The bright side is that scientists are able to uncover the mechanisms through which the virus affects the brain. One of the studies (not yet peer-reviewed) showed that after a COVID-19 infection there was the loss of grey matter in many areas of the cerebral cortex. This is the part of the brain associated with memory and perception, which could explain why people experience brain fog and trouble recollecting things after a COVID-19 infection. Another study states that the virus could somehow affect the star-shaped cells called astrocytes which are responsible for providing nutrition to the neurons. The virus could damage the gene expression rate of the astrocyte and this dysfunctioning of the neurons. 

A possible explanation for the occurrence of strokes in people who have suffered from a COVID-19 infection is that the virus can reduce blood flow to the brain thus impairing the functions of neurons. Cells called pericytes surround the capillaries that supply blood to the brain. The virus affects the shape and functioning of the pericytes which constricts the capillaries thus reducing the blood flow to the brain. The same study even proposes considering drugs that treat high blood pressure for such kinds of strokes. 

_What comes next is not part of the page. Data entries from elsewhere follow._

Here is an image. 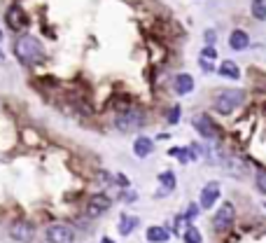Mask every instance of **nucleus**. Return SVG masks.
<instances>
[{
    "label": "nucleus",
    "mask_w": 266,
    "mask_h": 243,
    "mask_svg": "<svg viewBox=\"0 0 266 243\" xmlns=\"http://www.w3.org/2000/svg\"><path fill=\"white\" fill-rule=\"evenodd\" d=\"M0 40H3V33H0Z\"/></svg>",
    "instance_id": "29"
},
{
    "label": "nucleus",
    "mask_w": 266,
    "mask_h": 243,
    "mask_svg": "<svg viewBox=\"0 0 266 243\" xmlns=\"http://www.w3.org/2000/svg\"><path fill=\"white\" fill-rule=\"evenodd\" d=\"M115 180H117V185H122V187H128V178L122 176V173H119V176H117Z\"/></svg>",
    "instance_id": "27"
},
{
    "label": "nucleus",
    "mask_w": 266,
    "mask_h": 243,
    "mask_svg": "<svg viewBox=\"0 0 266 243\" xmlns=\"http://www.w3.org/2000/svg\"><path fill=\"white\" fill-rule=\"evenodd\" d=\"M243 103V91L241 89H233V91H220V96L215 99V110L220 115H231L238 105Z\"/></svg>",
    "instance_id": "3"
},
{
    "label": "nucleus",
    "mask_w": 266,
    "mask_h": 243,
    "mask_svg": "<svg viewBox=\"0 0 266 243\" xmlns=\"http://www.w3.org/2000/svg\"><path fill=\"white\" fill-rule=\"evenodd\" d=\"M192 127H194L205 140H217V138H220V129H217V124L212 121V117L205 115V112L194 115V119H192Z\"/></svg>",
    "instance_id": "4"
},
{
    "label": "nucleus",
    "mask_w": 266,
    "mask_h": 243,
    "mask_svg": "<svg viewBox=\"0 0 266 243\" xmlns=\"http://www.w3.org/2000/svg\"><path fill=\"white\" fill-rule=\"evenodd\" d=\"M220 75L224 80H241V68L233 61H224L220 66Z\"/></svg>",
    "instance_id": "18"
},
{
    "label": "nucleus",
    "mask_w": 266,
    "mask_h": 243,
    "mask_svg": "<svg viewBox=\"0 0 266 243\" xmlns=\"http://www.w3.org/2000/svg\"><path fill=\"white\" fill-rule=\"evenodd\" d=\"M112 206L110 197H105V194H94L91 199H89V206H87V215L89 217H98L103 215V213H108Z\"/></svg>",
    "instance_id": "9"
},
{
    "label": "nucleus",
    "mask_w": 266,
    "mask_h": 243,
    "mask_svg": "<svg viewBox=\"0 0 266 243\" xmlns=\"http://www.w3.org/2000/svg\"><path fill=\"white\" fill-rule=\"evenodd\" d=\"M143 124H145V112L138 110V108H126V110H119L115 115V127L122 133L138 131Z\"/></svg>",
    "instance_id": "2"
},
{
    "label": "nucleus",
    "mask_w": 266,
    "mask_h": 243,
    "mask_svg": "<svg viewBox=\"0 0 266 243\" xmlns=\"http://www.w3.org/2000/svg\"><path fill=\"white\" fill-rule=\"evenodd\" d=\"M233 217H236V206L231 201H224L215 210V215H212V227H215L217 232H227L229 227L233 225Z\"/></svg>",
    "instance_id": "5"
},
{
    "label": "nucleus",
    "mask_w": 266,
    "mask_h": 243,
    "mask_svg": "<svg viewBox=\"0 0 266 243\" xmlns=\"http://www.w3.org/2000/svg\"><path fill=\"white\" fill-rule=\"evenodd\" d=\"M215 59H217V50H215V47H208V44H205L203 50H201V56H199L201 68H203L205 72H212V68H215Z\"/></svg>",
    "instance_id": "16"
},
{
    "label": "nucleus",
    "mask_w": 266,
    "mask_h": 243,
    "mask_svg": "<svg viewBox=\"0 0 266 243\" xmlns=\"http://www.w3.org/2000/svg\"><path fill=\"white\" fill-rule=\"evenodd\" d=\"M264 208H266V201H264Z\"/></svg>",
    "instance_id": "30"
},
{
    "label": "nucleus",
    "mask_w": 266,
    "mask_h": 243,
    "mask_svg": "<svg viewBox=\"0 0 266 243\" xmlns=\"http://www.w3.org/2000/svg\"><path fill=\"white\" fill-rule=\"evenodd\" d=\"M250 44V35L245 33V31H241V28H236V31H231V35H229V47L236 52H243L248 50Z\"/></svg>",
    "instance_id": "15"
},
{
    "label": "nucleus",
    "mask_w": 266,
    "mask_h": 243,
    "mask_svg": "<svg viewBox=\"0 0 266 243\" xmlns=\"http://www.w3.org/2000/svg\"><path fill=\"white\" fill-rule=\"evenodd\" d=\"M173 87H175L177 96H187L189 91H194V78L187 75V72H180L175 78V82H173Z\"/></svg>",
    "instance_id": "13"
},
{
    "label": "nucleus",
    "mask_w": 266,
    "mask_h": 243,
    "mask_svg": "<svg viewBox=\"0 0 266 243\" xmlns=\"http://www.w3.org/2000/svg\"><path fill=\"white\" fill-rule=\"evenodd\" d=\"M252 17L257 21H264L266 19V0H252Z\"/></svg>",
    "instance_id": "21"
},
{
    "label": "nucleus",
    "mask_w": 266,
    "mask_h": 243,
    "mask_svg": "<svg viewBox=\"0 0 266 243\" xmlns=\"http://www.w3.org/2000/svg\"><path fill=\"white\" fill-rule=\"evenodd\" d=\"M217 159H220V164L227 168L229 173H233V176L243 178L245 171H248V166H245V161H241L236 155H231V152H227V150H217Z\"/></svg>",
    "instance_id": "7"
},
{
    "label": "nucleus",
    "mask_w": 266,
    "mask_h": 243,
    "mask_svg": "<svg viewBox=\"0 0 266 243\" xmlns=\"http://www.w3.org/2000/svg\"><path fill=\"white\" fill-rule=\"evenodd\" d=\"M14 54H17V59L21 63H40L44 59V47L33 35H21L14 42Z\"/></svg>",
    "instance_id": "1"
},
{
    "label": "nucleus",
    "mask_w": 266,
    "mask_h": 243,
    "mask_svg": "<svg viewBox=\"0 0 266 243\" xmlns=\"http://www.w3.org/2000/svg\"><path fill=\"white\" fill-rule=\"evenodd\" d=\"M145 236H147V241L150 243H166L168 241V229H164V227H150V229H147V234H145Z\"/></svg>",
    "instance_id": "19"
},
{
    "label": "nucleus",
    "mask_w": 266,
    "mask_h": 243,
    "mask_svg": "<svg viewBox=\"0 0 266 243\" xmlns=\"http://www.w3.org/2000/svg\"><path fill=\"white\" fill-rule=\"evenodd\" d=\"M152 152H154V143H152V138H147V136H138V138L133 140V155L138 157V159L150 157Z\"/></svg>",
    "instance_id": "12"
},
{
    "label": "nucleus",
    "mask_w": 266,
    "mask_h": 243,
    "mask_svg": "<svg viewBox=\"0 0 266 243\" xmlns=\"http://www.w3.org/2000/svg\"><path fill=\"white\" fill-rule=\"evenodd\" d=\"M199 213H201V206L199 204H189L184 217H187V222H192V220H196V215H199Z\"/></svg>",
    "instance_id": "23"
},
{
    "label": "nucleus",
    "mask_w": 266,
    "mask_h": 243,
    "mask_svg": "<svg viewBox=\"0 0 266 243\" xmlns=\"http://www.w3.org/2000/svg\"><path fill=\"white\" fill-rule=\"evenodd\" d=\"M217 199H220V182L217 180H212V182H208L203 189H201V208L203 210H210L212 206L217 204Z\"/></svg>",
    "instance_id": "11"
},
{
    "label": "nucleus",
    "mask_w": 266,
    "mask_h": 243,
    "mask_svg": "<svg viewBox=\"0 0 266 243\" xmlns=\"http://www.w3.org/2000/svg\"><path fill=\"white\" fill-rule=\"evenodd\" d=\"M138 225H140L138 217H136V215H126V213H124V215H119V227H117V229H119L122 236H128V234H133V229H136Z\"/></svg>",
    "instance_id": "17"
},
{
    "label": "nucleus",
    "mask_w": 266,
    "mask_h": 243,
    "mask_svg": "<svg viewBox=\"0 0 266 243\" xmlns=\"http://www.w3.org/2000/svg\"><path fill=\"white\" fill-rule=\"evenodd\" d=\"M5 21H7V26L17 33V31H23V28L28 26V17H26V12L21 10L19 5H12L10 10H7V14H5Z\"/></svg>",
    "instance_id": "10"
},
{
    "label": "nucleus",
    "mask_w": 266,
    "mask_h": 243,
    "mask_svg": "<svg viewBox=\"0 0 266 243\" xmlns=\"http://www.w3.org/2000/svg\"><path fill=\"white\" fill-rule=\"evenodd\" d=\"M44 238H47V243H72V241H75V229H72L70 225L56 222V225L47 227Z\"/></svg>",
    "instance_id": "6"
},
{
    "label": "nucleus",
    "mask_w": 266,
    "mask_h": 243,
    "mask_svg": "<svg viewBox=\"0 0 266 243\" xmlns=\"http://www.w3.org/2000/svg\"><path fill=\"white\" fill-rule=\"evenodd\" d=\"M180 105H175V108H171V112H168V121H171V124H177V121H180Z\"/></svg>",
    "instance_id": "25"
},
{
    "label": "nucleus",
    "mask_w": 266,
    "mask_h": 243,
    "mask_svg": "<svg viewBox=\"0 0 266 243\" xmlns=\"http://www.w3.org/2000/svg\"><path fill=\"white\" fill-rule=\"evenodd\" d=\"M159 182H161V192L154 194V197H168V194L177 187V178H175V173H173V171L159 173Z\"/></svg>",
    "instance_id": "14"
},
{
    "label": "nucleus",
    "mask_w": 266,
    "mask_h": 243,
    "mask_svg": "<svg viewBox=\"0 0 266 243\" xmlns=\"http://www.w3.org/2000/svg\"><path fill=\"white\" fill-rule=\"evenodd\" d=\"M168 155L175 157V159H180L182 164H187L189 161V155H187V148H171L168 150Z\"/></svg>",
    "instance_id": "22"
},
{
    "label": "nucleus",
    "mask_w": 266,
    "mask_h": 243,
    "mask_svg": "<svg viewBox=\"0 0 266 243\" xmlns=\"http://www.w3.org/2000/svg\"><path fill=\"white\" fill-rule=\"evenodd\" d=\"M255 182H257V189L266 194V168H264V171H257V178H255Z\"/></svg>",
    "instance_id": "24"
},
{
    "label": "nucleus",
    "mask_w": 266,
    "mask_h": 243,
    "mask_svg": "<svg viewBox=\"0 0 266 243\" xmlns=\"http://www.w3.org/2000/svg\"><path fill=\"white\" fill-rule=\"evenodd\" d=\"M182 238H184V243H203V236H201L199 227H194V225L187 227V232H184Z\"/></svg>",
    "instance_id": "20"
},
{
    "label": "nucleus",
    "mask_w": 266,
    "mask_h": 243,
    "mask_svg": "<svg viewBox=\"0 0 266 243\" xmlns=\"http://www.w3.org/2000/svg\"><path fill=\"white\" fill-rule=\"evenodd\" d=\"M205 44H208V47H215V40H217V33L215 31H205Z\"/></svg>",
    "instance_id": "26"
},
{
    "label": "nucleus",
    "mask_w": 266,
    "mask_h": 243,
    "mask_svg": "<svg viewBox=\"0 0 266 243\" xmlns=\"http://www.w3.org/2000/svg\"><path fill=\"white\" fill-rule=\"evenodd\" d=\"M10 238L14 241H21V243H31L35 238V227L26 220H17L10 225Z\"/></svg>",
    "instance_id": "8"
},
{
    "label": "nucleus",
    "mask_w": 266,
    "mask_h": 243,
    "mask_svg": "<svg viewBox=\"0 0 266 243\" xmlns=\"http://www.w3.org/2000/svg\"><path fill=\"white\" fill-rule=\"evenodd\" d=\"M100 243H115V241H112V238H108V236H103V238H100Z\"/></svg>",
    "instance_id": "28"
}]
</instances>
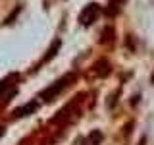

It is well known that any kind of virus infection can trigger an autoimmune response in the body and cause long term damage even after the viral infection has cleared out. The SARS-CoV-2 virus is capable of over activating the immune system to the extent that it attacks several of the body’s own tissues. If this overactivity is not controlled it can lead to long COVID. A study, conducted by scientists at the University of Freiburg found the presence of autoantibodies against the brain proteins in the cerebrospinal fluid of COVID-19 patients. These autoantibodies were triggered by the SARS-CoV-2 virus and caused severe damage and inflammation in the brain leading to encephalitis. 

Patients who previously had suffered from MERS or SARS-CoV-1 infection also experienced memory impairment. These viruses are capable of damaging the protective myelin sheath and cause symptoms similar to that of multiple sclerosis. People who suffer from Alzheimer’s Disease or dementia are also more susceptible to contracting a severe COVID-19 infection. 

The SARS-CoV-2 is certainly a peculiar and dangerous virus as it has wreaked havoc in extremely unpredictable ways. The only way to completely overcome the pandemic is by understanding the ways of the virus, formulating appropriate treatments and taking precautions such as vaccinations and maintaining social distance.